Blackledge had severe symptoms following his Iraq deployments. He was at one of the Amman, Jordan, hotels hit by suicide bombers in 2005.

Worse, though, was what happened in 2004, during an ambush in Iraq.

Blackledge’s Humvee flipped over several times, crushing his vertebrae and breaking his ribs. His interpreter was shot through the head.

Blackledge crawled out, and he and others survived a firefight by taking cover in a ditch.

When he got home, he had nightmares from which he awoke drenched in sweat, and he constantly replayed the ambush over in his mind, he said. “I’d be totally happy one minute, and then something would happen and I’d want to kill somebody,” he said.

Blackledge sought treatment for his physical and psychological pain, and doesn’t see much difference between the two. “If you broke your leg, no one would question it,” he said. “Your brain is just another part of your body that can get injured.”
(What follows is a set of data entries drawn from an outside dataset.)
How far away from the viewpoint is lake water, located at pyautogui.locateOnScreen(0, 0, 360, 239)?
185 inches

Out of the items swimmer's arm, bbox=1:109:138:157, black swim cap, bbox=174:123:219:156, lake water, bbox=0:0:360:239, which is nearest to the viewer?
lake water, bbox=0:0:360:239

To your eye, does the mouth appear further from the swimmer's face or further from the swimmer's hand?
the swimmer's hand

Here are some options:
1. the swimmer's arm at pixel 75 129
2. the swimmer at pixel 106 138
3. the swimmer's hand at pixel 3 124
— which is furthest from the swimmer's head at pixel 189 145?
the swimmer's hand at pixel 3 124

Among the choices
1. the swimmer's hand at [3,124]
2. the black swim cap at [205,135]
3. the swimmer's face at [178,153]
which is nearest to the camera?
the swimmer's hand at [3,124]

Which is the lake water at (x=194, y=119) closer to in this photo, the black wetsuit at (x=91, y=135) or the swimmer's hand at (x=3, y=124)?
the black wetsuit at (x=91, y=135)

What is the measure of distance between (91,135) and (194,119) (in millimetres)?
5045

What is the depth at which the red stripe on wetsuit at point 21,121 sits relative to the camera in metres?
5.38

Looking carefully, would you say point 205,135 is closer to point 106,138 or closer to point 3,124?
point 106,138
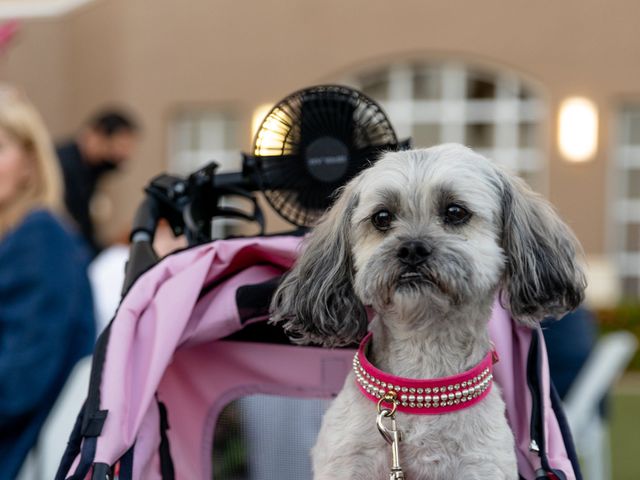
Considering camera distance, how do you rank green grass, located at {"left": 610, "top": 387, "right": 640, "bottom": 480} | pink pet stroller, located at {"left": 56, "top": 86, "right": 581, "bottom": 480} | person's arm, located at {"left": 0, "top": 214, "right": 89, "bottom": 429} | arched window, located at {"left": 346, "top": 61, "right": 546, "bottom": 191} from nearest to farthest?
pink pet stroller, located at {"left": 56, "top": 86, "right": 581, "bottom": 480} < person's arm, located at {"left": 0, "top": 214, "right": 89, "bottom": 429} < green grass, located at {"left": 610, "top": 387, "right": 640, "bottom": 480} < arched window, located at {"left": 346, "top": 61, "right": 546, "bottom": 191}

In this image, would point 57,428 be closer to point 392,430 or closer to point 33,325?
point 33,325

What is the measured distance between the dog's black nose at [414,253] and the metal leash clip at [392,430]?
0.28m

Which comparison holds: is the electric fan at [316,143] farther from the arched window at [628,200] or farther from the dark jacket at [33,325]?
the arched window at [628,200]

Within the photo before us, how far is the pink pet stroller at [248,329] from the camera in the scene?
227cm

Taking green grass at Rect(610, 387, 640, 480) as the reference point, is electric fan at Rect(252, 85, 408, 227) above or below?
above

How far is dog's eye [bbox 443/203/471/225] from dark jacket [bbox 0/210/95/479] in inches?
67.8

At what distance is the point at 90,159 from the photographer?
7469 mm

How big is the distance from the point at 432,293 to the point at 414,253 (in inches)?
3.4

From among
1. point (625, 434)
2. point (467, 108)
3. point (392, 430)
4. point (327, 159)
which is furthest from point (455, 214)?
point (467, 108)

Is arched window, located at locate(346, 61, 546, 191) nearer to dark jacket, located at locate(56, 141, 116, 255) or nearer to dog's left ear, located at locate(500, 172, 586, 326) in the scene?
dark jacket, located at locate(56, 141, 116, 255)

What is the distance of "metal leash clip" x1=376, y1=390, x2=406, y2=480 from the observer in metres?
1.92

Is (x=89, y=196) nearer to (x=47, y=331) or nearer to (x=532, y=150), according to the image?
(x=47, y=331)

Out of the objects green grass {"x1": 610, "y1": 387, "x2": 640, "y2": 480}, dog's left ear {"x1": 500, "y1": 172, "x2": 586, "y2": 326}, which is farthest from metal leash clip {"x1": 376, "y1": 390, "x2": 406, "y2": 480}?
green grass {"x1": 610, "y1": 387, "x2": 640, "y2": 480}

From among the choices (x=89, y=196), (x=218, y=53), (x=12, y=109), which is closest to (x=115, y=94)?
(x=218, y=53)
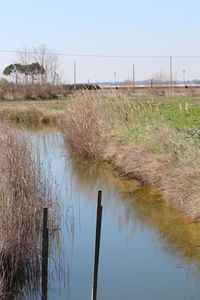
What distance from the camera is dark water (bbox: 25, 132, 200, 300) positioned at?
7156mm

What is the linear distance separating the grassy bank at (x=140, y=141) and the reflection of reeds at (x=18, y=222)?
3.17m

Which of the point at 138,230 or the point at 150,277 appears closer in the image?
the point at 150,277

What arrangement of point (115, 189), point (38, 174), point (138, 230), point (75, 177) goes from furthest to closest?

Now, he still dreams about the ambush but not so often, and the dreams are less terrifying. “It’s almost hard to call them nightmares anymore,” he said.

The Real Warriors campaign is part of a larger effort to address troops’ psychological health in the face of what have been lengthy and repeated deployments, increasing risks for traumatic brain injuries and post-combat stress. But seeking psychological treatment is still often seen by troops as both a sign of weakness and a bad career move in a culture that traditionally values stoicism, and strength is seen as invulnerability.

According to a military mental health task force report in 2007, the stigma “remains a critical barrier to accessing needed psychological care.”

Sutton says she sees the campaign lasting at least three years. That would mean changing the culture, she said, so that seeking mental health services is no longer discouraged, as it still sometimes is, by what she called “toxic leadership.”

“As we transform the culture … the toxic leadership will stand out as being what it is,” she said.

So far, Sutton said, she had recruited eight soldiers willing to participate, a staff sergeant, a first sergeant and a major among them, all willing to discuss their own experiences. “I am not alone. That’s a fundamental lesson that leads the campaign,” she said.

Blackledge said he would like to see some sergeants major come forward. “I think that would be huge,” he said.

Not everyone needs to be interviewed by the press, he said. The value is really in soldiers and their spouses talking to their peers.

“I’ve got two siblings; as much as they care about me, they just don’t have the same frame of reference,” Blackledge said.

But the people in the ambush with him? They know. He was recently in contact with two of them. “One of them still has dreams about it as often as I do,” Blackledge said.